Walsh relied not on high-energy Eagles hits such as “Life in the Fast Lane” or even his pre-Eagles signature number “Rocky Mountain Way.” Instead, he offered more introspective material in keeping with the generally melancholy mood that prevailed Tuesday.

At the end, however, he exchanged the acoustic guitar he’d been playing for an electric Fender Stratocaster to reel off some bluesy licks behind Taylor during his reading of the jokey “Steamroller Blues,” which Taylor described as “a song that takes longer to play than it did to write.”

Before the evening’s stars came onstage, the crowd took in a performance by about 40 sixth graders from Dorris Place Elementary School near Cypress Park, beneficiaries of the hall’s Words & Music educational outreach program, for which Tuesday’s event and another benefit earlier this year in Nashville have generated $900,000, according to a museum spokeswoman.

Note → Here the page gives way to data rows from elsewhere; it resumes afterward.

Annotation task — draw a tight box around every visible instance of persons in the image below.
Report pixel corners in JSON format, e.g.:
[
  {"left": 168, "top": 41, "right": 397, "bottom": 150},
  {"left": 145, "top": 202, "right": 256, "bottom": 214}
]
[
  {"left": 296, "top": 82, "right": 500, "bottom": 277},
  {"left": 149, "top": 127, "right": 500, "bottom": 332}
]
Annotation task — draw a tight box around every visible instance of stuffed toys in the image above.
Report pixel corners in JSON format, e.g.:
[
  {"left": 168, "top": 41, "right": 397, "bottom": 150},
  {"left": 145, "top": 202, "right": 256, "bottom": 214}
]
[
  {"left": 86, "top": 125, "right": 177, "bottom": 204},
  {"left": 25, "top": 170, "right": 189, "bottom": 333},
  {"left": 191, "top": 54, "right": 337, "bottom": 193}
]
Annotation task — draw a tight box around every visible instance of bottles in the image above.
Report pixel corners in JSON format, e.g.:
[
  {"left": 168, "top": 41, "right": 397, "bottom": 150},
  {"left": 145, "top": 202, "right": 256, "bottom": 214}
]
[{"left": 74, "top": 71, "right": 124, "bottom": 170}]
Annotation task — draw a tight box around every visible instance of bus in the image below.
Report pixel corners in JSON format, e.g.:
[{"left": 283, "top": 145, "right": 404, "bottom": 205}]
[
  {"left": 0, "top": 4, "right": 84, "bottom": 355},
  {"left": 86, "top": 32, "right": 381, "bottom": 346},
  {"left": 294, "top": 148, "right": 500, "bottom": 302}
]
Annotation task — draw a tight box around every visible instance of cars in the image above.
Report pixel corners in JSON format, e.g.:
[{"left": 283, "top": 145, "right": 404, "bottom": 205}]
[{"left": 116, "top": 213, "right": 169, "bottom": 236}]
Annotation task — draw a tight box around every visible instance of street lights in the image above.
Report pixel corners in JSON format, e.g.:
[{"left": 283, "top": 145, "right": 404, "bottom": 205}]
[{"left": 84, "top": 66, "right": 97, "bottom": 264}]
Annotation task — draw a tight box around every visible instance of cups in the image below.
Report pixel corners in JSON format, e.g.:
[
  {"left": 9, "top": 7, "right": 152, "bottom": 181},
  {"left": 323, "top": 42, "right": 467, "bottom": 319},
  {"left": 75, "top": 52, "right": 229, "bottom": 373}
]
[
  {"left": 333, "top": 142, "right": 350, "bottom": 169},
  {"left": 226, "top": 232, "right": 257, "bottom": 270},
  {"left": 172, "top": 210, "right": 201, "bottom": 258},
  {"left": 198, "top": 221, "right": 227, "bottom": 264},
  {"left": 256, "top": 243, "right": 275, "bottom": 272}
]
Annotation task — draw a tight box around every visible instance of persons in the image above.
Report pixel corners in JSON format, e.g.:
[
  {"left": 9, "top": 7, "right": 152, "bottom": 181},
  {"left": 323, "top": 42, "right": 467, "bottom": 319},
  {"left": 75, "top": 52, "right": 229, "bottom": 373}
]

They spent time recently working with Nashville songwriting pros Liz Rose and Phil Barton to explore their own creative potential, culminating in their collective performance of a song, “Far and Wide,” that they composed under the pair’s tutelage.

Happily strumming along on ukuleles provided them for the event, the students sang that “Life is a wild, wild ride” and “Hey, it’s good to be alive.”